Complain, Complain, Complain
We complain because we have what we believe is a legitimate concern that we really want to see addressed.
We complain to those who we think care. Because they are good listeners, because they react and/or empathize, or we believe they have the power to solve it.
And we complain to ourselves, because we will always listen! Although this may get to the point of creating unhealthy and unproductive thought patterns.
Behind every complaint from you, to you, or from and to you, there is a conversation that you are not having with the person/people about whom the complaint revolves.
Why do you not address something that bugs you? Let’s get the excuses out of the way.

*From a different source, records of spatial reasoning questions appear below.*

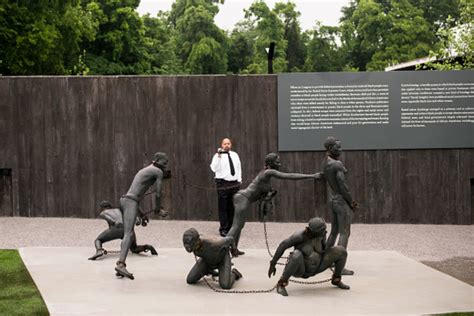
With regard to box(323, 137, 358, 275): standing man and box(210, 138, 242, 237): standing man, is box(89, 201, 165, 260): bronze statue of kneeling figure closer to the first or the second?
box(210, 138, 242, 237): standing man

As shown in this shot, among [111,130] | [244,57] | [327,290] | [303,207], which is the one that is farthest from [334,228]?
[244,57]

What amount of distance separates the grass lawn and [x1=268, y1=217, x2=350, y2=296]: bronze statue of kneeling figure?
3031 mm

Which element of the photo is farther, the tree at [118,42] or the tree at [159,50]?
the tree at [159,50]

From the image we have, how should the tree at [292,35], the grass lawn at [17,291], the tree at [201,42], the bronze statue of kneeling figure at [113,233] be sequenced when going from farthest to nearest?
1. the tree at [292,35]
2. the tree at [201,42]
3. the bronze statue of kneeling figure at [113,233]
4. the grass lawn at [17,291]

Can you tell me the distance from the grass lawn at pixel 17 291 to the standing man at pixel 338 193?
433cm

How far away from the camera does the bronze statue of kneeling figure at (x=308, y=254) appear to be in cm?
1145

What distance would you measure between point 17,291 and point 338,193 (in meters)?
4.85

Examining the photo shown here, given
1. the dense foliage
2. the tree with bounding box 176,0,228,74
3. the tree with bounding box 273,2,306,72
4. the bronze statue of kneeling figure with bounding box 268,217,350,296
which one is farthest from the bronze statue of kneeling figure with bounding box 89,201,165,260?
the tree with bounding box 273,2,306,72

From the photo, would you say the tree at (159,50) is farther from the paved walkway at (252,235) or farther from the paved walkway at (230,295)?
the paved walkway at (230,295)

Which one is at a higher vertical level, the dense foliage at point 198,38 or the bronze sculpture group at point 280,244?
the dense foliage at point 198,38

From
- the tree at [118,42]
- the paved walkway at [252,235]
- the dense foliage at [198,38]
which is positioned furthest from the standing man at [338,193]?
the tree at [118,42]

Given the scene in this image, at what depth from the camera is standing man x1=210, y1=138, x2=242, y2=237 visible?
55.0 ft

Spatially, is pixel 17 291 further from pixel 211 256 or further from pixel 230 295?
pixel 230 295

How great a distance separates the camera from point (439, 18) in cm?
7456
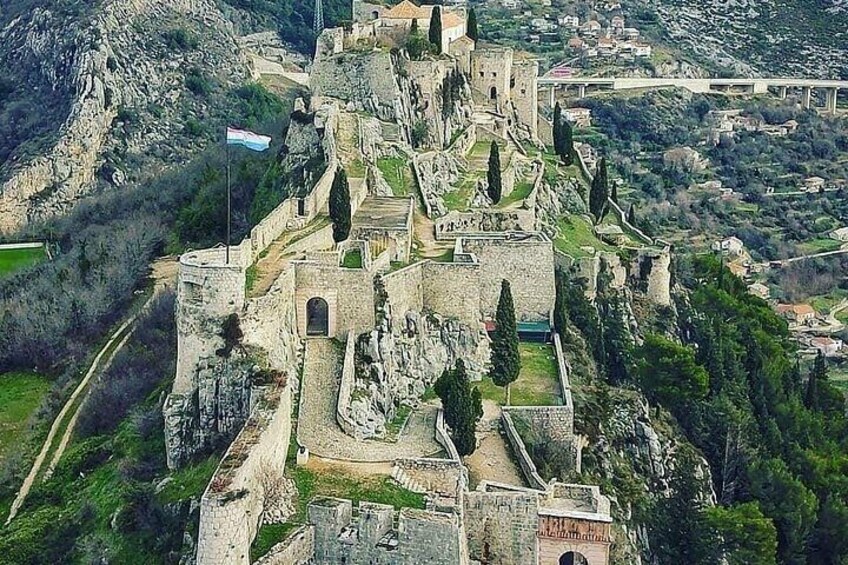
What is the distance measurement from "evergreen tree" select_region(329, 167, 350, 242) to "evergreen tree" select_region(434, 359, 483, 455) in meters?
6.74

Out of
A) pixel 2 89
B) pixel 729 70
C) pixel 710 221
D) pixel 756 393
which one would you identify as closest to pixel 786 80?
pixel 729 70

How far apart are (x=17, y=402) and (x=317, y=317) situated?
54.7ft

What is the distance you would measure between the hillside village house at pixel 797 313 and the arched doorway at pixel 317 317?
49748 mm

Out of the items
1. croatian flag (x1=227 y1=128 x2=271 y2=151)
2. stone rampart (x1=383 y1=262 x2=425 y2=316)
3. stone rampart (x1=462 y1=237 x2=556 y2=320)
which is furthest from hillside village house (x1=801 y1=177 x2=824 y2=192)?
croatian flag (x1=227 y1=128 x2=271 y2=151)

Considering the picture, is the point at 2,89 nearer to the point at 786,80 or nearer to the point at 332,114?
the point at 332,114

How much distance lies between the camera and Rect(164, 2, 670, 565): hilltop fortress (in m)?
25.7

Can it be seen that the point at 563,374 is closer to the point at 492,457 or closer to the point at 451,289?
the point at 451,289

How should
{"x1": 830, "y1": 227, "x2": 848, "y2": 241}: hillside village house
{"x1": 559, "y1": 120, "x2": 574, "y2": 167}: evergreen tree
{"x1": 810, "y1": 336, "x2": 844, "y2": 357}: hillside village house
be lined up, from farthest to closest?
{"x1": 830, "y1": 227, "x2": 848, "y2": 241}: hillside village house → {"x1": 810, "y1": 336, "x2": 844, "y2": 357}: hillside village house → {"x1": 559, "y1": 120, "x2": 574, "y2": 167}: evergreen tree

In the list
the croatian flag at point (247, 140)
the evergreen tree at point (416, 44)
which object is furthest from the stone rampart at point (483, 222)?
the croatian flag at point (247, 140)

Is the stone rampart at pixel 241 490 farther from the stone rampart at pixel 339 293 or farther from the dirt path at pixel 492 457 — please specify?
the stone rampart at pixel 339 293

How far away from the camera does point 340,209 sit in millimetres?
Result: 39844

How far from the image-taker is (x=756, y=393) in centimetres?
5016

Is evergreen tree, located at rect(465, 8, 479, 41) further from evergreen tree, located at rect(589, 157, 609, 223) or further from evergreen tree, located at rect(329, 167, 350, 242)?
evergreen tree, located at rect(329, 167, 350, 242)

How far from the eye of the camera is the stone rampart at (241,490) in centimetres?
2391
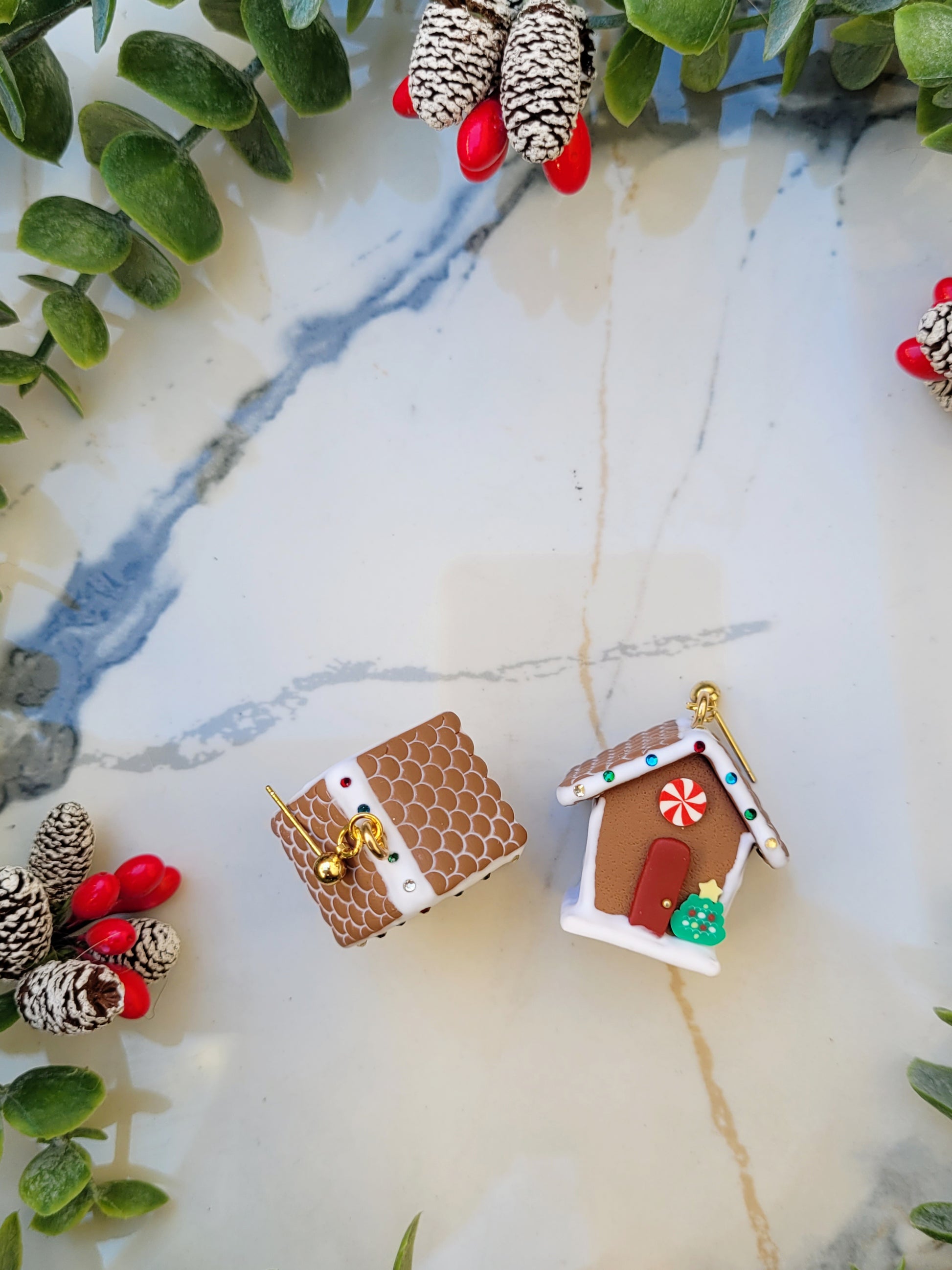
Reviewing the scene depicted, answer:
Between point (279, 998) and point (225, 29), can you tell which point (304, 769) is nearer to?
point (279, 998)

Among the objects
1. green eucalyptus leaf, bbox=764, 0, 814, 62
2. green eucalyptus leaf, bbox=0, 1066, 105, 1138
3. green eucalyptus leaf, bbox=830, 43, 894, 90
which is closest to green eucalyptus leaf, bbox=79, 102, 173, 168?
green eucalyptus leaf, bbox=764, 0, 814, 62

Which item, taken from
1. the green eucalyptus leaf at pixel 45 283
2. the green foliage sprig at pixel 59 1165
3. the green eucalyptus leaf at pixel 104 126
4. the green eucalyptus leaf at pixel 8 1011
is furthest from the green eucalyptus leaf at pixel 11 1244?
the green eucalyptus leaf at pixel 104 126

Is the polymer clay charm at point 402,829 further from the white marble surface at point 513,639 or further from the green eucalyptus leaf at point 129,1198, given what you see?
the green eucalyptus leaf at point 129,1198

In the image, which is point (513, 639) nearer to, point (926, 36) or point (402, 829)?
point (402, 829)

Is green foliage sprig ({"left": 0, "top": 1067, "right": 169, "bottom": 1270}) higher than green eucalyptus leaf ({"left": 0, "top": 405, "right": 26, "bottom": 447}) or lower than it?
lower

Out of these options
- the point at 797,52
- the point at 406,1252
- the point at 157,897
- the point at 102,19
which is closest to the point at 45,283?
the point at 102,19

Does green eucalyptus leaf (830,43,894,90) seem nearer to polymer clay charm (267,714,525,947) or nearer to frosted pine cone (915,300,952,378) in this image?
frosted pine cone (915,300,952,378)
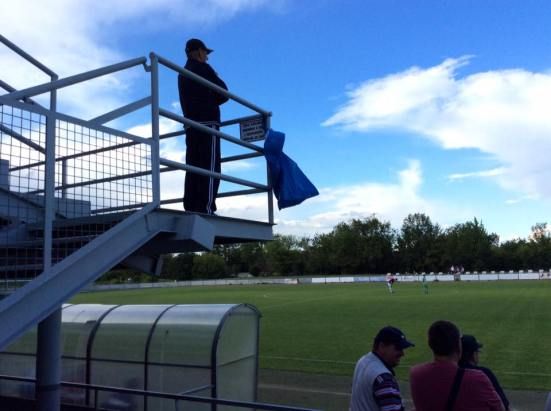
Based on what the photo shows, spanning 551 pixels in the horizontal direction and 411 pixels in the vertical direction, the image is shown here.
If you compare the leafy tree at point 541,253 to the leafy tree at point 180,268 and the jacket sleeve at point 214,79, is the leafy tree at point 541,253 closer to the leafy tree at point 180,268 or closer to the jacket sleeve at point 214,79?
the leafy tree at point 180,268

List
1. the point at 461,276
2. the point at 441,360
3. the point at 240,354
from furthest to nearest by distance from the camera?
the point at 461,276, the point at 240,354, the point at 441,360

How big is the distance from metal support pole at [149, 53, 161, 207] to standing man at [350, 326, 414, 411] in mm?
2319

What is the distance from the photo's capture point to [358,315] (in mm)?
24906

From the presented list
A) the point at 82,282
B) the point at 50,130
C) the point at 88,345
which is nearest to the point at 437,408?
the point at 82,282

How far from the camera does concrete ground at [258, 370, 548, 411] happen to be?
984 centimetres

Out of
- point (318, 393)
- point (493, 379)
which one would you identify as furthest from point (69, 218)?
point (318, 393)

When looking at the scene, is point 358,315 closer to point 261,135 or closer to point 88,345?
point 88,345

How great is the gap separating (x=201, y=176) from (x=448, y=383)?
3579mm

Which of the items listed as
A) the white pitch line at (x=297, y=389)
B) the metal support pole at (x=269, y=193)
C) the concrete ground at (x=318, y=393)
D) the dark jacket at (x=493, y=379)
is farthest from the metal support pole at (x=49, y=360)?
the white pitch line at (x=297, y=389)

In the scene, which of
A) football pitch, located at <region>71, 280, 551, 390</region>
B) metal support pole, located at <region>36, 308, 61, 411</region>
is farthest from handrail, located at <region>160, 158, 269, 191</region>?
football pitch, located at <region>71, 280, 551, 390</region>

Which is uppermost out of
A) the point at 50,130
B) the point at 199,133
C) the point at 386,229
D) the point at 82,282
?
the point at 386,229

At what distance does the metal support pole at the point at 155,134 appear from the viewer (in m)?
5.02

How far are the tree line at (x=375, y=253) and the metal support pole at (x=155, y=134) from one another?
110 meters

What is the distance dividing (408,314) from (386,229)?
114 m
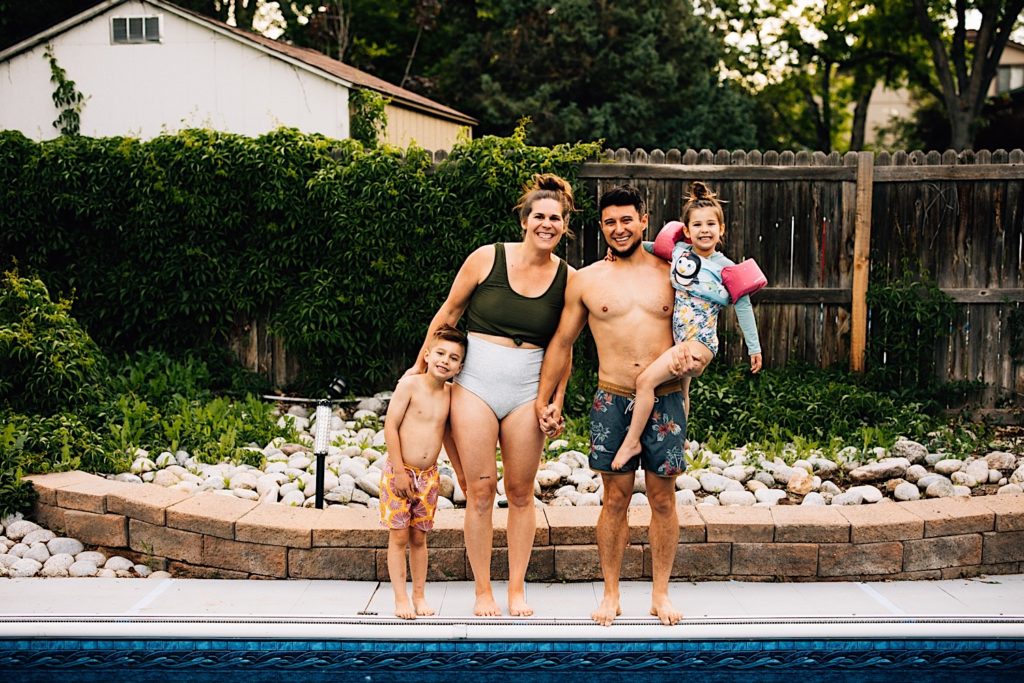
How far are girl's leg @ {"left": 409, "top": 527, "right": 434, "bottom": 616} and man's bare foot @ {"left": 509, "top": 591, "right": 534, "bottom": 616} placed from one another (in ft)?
1.03

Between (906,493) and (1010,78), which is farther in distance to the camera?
(1010,78)

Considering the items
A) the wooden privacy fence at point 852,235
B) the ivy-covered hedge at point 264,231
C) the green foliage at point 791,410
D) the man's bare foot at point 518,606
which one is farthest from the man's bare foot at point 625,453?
the wooden privacy fence at point 852,235

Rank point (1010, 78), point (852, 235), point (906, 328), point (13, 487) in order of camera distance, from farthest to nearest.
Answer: point (1010, 78), point (852, 235), point (906, 328), point (13, 487)

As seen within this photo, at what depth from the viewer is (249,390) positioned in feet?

Excuse: “I can’t change them anyway!”
You are right. You cannot change them. Are you afraid they will change you? They may change, but it will be because they want to.
Excuse: “They’ll think I’m being petty.”
If something is very important to you, then it matters, and there is opportunity for synergistic greatness, even if it starts small.
Excuse: “I don’t have the authority.”
So what? Done right, you are a person concerned about something important to both of you – and you can make a difference.
Excuse: “It will cause a rift in the relationship.”
Hasn’t it already, for you?
Excuse: “I know what they are going to say already!”
Do you? Great, then you can prepare better for the conversation.
Excuse: “I’ll get upset once we start talking.”
So what is it that you need to do to maintain your peace during the conversation? Do you know what brings you peace?
Take the bull by the horns
Have the difficult conversation. Can you thrive on that conflict, out of which come their frustrations and ideas, and your frustrations and ideas – a combination full of opportunities for creation of something cool? You have to believe that’s possible first!
Getting into the conversation can be the hardest thing to do. Showing up is half the battle. Decide to have the conversation, then be honest and phrase things in a way that avoids personal attacks.
What do you expect?
Setting expectations is very important. Spend a moment determining your main objective(s) of the conversation. If “…” happens, this will have been a success. Keep your initial expectations to a very small step. Those are very hard to take, and taking them will yield positive momentum.
“What’s really important to me in this conversation is…” You cannot climb a mountain in one step – no matter how great of a climber you are.
Stop! If the conversation is unproductive, agree to step away for a while, to think or to cool down. Agree to do this if it becomes necessary, before you start the conversation.
Believe in Greatness!
Believe great things can happen – out of conversation and through the people with whom you are interacting. The greatness you expect becomes the foundation for productive conversation.